C’è un’Italia che non si misura nei bilanci, ma nel modo in cui guarda se stessa. È l’Italia della cultura e della creatività: quella che resiste, che non produce solo beni, ma senso; che trasforma la conoscenza in lavoro, l’identità in innovazione, la bellezza in energia civile.
Le anticipazioni del rapporto 2025 «Io sono Cultura» di Fondazione Symbola e Unioncamere raccontano una realtà sorprendente per solidità e continuità. Nel 2024 il sistema culturale e creativo italiano ha generato 112,6 miliardi di euro di valore aggiunto, con una crescita del +2,1% rispetto all’anno precedente. Se si considera anche l’indotto, l’impatto complessivo sull’economia nazionale supera i 300 miliardi di euro. Sono dati che parlano chiaro: quando l’Italia investe nella propria intelligenza, sa ancora generare valore. Una ricchezza che nasce dal pensiero, non dal consumo; dalla capacità di creare, non di esaurire.
Commentando questi risultati, Ermete Realacci (presidente della Fondazione Symbola) ha ricordato che «la forza della nostra economia deve molto, e in tutti i campi, alla cultura e alla bellezza». Non è una frase di circostanza: è la sintesi di ciò che siamo. Perché la bellezza, quando si traduce in mestiere, in impresa, in progetto, diventa un atto produttivo. È la forma italiana dell’innovazione.
Nei borghi che rinascono, nei teatri che riaprono, nelle imprese che coniugano design, architettura e sostenibilità, l’Italia si riscopre viva. Ogni volta che un luogo ritrova un senso, che un sapere artigiano dialoga con la tecnologia, che la progettazione incontra la natura, cultura e creatività mostrano la loro forza trasformativa. Non si limitano a conservare: rimettono in moto la vita.
Eppure, nonostante i risultati, questa energia resta sottovalutata. La cultura viene ancora trattata come un lusso, non come una necessità. E invece è la più concreta delle infrastrutture: tiene insieme economia e coesione, produzione e comunità. La sfida del 2026 sarà riconoscerla per ciò che è: una politica industriale, un investimento strategico, un modo di ricucire il Paese.

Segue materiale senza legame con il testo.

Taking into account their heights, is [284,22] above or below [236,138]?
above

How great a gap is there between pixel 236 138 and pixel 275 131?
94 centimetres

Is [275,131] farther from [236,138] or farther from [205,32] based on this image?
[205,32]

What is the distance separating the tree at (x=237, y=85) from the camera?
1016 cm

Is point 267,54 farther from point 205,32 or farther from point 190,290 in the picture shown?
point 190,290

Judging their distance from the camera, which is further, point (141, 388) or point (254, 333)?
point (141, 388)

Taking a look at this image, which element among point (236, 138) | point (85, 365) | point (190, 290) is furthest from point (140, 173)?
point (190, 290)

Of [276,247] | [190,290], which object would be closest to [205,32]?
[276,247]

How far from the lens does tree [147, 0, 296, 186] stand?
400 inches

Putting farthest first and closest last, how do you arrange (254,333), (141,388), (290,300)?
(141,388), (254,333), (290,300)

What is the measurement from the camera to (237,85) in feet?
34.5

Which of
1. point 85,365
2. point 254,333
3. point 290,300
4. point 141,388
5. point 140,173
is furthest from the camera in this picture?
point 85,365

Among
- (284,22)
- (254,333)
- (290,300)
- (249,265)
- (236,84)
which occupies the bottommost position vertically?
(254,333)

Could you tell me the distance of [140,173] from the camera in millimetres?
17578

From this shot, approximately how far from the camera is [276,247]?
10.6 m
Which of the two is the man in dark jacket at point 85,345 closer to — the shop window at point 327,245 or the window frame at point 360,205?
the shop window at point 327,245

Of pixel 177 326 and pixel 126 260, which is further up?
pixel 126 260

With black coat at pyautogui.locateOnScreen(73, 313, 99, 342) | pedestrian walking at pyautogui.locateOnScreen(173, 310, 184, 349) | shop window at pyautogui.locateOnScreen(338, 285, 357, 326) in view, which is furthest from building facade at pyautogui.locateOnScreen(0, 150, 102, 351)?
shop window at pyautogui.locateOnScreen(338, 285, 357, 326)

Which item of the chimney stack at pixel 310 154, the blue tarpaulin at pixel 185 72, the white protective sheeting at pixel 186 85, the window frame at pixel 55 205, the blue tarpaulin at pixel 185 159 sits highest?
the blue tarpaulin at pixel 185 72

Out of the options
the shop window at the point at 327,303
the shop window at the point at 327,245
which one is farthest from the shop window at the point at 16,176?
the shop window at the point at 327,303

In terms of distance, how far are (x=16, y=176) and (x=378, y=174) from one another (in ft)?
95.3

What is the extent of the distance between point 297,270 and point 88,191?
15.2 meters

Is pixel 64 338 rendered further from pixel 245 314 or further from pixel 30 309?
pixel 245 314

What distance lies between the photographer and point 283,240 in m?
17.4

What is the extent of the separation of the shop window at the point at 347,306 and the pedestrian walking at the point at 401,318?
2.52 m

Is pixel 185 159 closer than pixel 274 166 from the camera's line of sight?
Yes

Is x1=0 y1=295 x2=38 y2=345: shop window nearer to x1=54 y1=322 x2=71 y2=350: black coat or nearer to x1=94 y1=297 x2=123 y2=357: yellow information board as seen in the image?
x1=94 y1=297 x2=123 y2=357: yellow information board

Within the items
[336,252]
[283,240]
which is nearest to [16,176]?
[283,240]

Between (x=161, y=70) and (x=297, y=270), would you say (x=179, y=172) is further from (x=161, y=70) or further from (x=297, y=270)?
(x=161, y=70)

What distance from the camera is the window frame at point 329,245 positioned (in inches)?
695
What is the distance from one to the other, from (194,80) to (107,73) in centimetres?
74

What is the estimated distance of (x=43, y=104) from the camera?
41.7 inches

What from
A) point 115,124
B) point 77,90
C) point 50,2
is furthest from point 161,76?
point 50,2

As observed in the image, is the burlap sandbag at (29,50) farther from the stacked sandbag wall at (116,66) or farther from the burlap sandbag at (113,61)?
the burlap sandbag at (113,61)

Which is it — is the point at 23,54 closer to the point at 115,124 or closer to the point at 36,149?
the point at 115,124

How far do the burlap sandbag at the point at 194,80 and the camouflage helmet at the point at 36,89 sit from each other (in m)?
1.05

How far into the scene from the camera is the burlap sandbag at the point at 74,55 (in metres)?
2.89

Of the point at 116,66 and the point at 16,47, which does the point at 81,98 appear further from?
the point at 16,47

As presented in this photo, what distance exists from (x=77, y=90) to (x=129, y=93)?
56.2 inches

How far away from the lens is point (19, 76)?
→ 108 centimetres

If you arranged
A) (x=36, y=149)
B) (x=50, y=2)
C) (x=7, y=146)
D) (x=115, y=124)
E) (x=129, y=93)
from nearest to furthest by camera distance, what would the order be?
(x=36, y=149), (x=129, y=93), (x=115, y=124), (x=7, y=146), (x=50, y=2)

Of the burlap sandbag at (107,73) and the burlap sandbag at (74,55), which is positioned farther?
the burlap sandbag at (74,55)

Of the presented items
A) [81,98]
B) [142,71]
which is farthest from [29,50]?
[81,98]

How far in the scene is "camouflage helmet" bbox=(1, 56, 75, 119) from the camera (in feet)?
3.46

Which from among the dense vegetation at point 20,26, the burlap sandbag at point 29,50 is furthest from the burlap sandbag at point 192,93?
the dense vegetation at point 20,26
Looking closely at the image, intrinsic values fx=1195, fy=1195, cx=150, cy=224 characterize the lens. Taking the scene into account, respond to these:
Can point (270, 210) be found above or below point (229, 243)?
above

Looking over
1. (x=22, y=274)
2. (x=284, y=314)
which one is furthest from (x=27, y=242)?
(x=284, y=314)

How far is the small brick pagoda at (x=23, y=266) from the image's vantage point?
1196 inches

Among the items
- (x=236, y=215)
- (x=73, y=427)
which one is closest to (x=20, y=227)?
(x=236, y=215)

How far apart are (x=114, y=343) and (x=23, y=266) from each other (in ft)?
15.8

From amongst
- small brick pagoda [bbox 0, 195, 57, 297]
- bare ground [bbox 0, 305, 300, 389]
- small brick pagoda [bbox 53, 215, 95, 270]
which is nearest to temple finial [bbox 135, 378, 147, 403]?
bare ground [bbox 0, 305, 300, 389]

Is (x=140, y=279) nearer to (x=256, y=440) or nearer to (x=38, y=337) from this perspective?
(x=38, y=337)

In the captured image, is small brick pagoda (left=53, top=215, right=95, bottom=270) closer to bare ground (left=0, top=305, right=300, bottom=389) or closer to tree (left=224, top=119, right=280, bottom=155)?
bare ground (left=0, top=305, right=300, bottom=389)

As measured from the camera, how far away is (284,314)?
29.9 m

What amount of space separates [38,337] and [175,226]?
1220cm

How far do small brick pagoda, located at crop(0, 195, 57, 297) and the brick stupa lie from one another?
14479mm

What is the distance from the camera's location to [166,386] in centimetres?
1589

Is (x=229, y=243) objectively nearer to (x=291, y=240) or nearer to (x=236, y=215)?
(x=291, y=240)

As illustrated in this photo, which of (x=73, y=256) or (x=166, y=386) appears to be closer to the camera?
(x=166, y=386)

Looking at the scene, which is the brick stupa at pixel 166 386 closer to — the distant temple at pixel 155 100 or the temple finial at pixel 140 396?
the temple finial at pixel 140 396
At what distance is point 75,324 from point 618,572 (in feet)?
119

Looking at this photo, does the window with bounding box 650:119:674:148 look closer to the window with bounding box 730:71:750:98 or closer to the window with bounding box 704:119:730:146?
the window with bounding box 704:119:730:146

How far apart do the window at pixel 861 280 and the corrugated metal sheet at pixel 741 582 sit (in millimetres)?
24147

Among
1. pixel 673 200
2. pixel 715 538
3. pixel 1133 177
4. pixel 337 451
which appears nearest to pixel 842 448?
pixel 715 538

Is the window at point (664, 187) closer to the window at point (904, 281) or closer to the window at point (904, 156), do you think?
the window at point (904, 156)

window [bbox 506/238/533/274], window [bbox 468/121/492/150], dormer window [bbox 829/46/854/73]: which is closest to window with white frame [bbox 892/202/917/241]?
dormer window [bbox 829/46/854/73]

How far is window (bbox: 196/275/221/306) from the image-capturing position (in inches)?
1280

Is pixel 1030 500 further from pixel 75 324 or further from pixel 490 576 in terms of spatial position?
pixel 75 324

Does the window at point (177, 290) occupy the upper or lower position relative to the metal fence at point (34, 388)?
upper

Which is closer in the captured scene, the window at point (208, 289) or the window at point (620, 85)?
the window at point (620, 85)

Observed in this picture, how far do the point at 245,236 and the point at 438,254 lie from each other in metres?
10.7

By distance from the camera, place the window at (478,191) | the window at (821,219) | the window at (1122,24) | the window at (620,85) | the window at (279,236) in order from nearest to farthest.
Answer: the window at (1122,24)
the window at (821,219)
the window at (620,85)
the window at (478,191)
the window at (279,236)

Pasolini insegnava che la cultura è l’unico modo onesto di dire la verità. Oggi quella verità coincide con la responsabilità di costruire. Creare è la forma più alta di resistenza civile: significa scegliere la complessità in un tempo che semplifica tutto, coltivare la bellezza come lavoro quotidiano, dare alla tecnica un’anima e alla materia un senso. È da qui che l’Italia può ritrovare se stessa: dal gesto lento e tenace di chi continua a creare.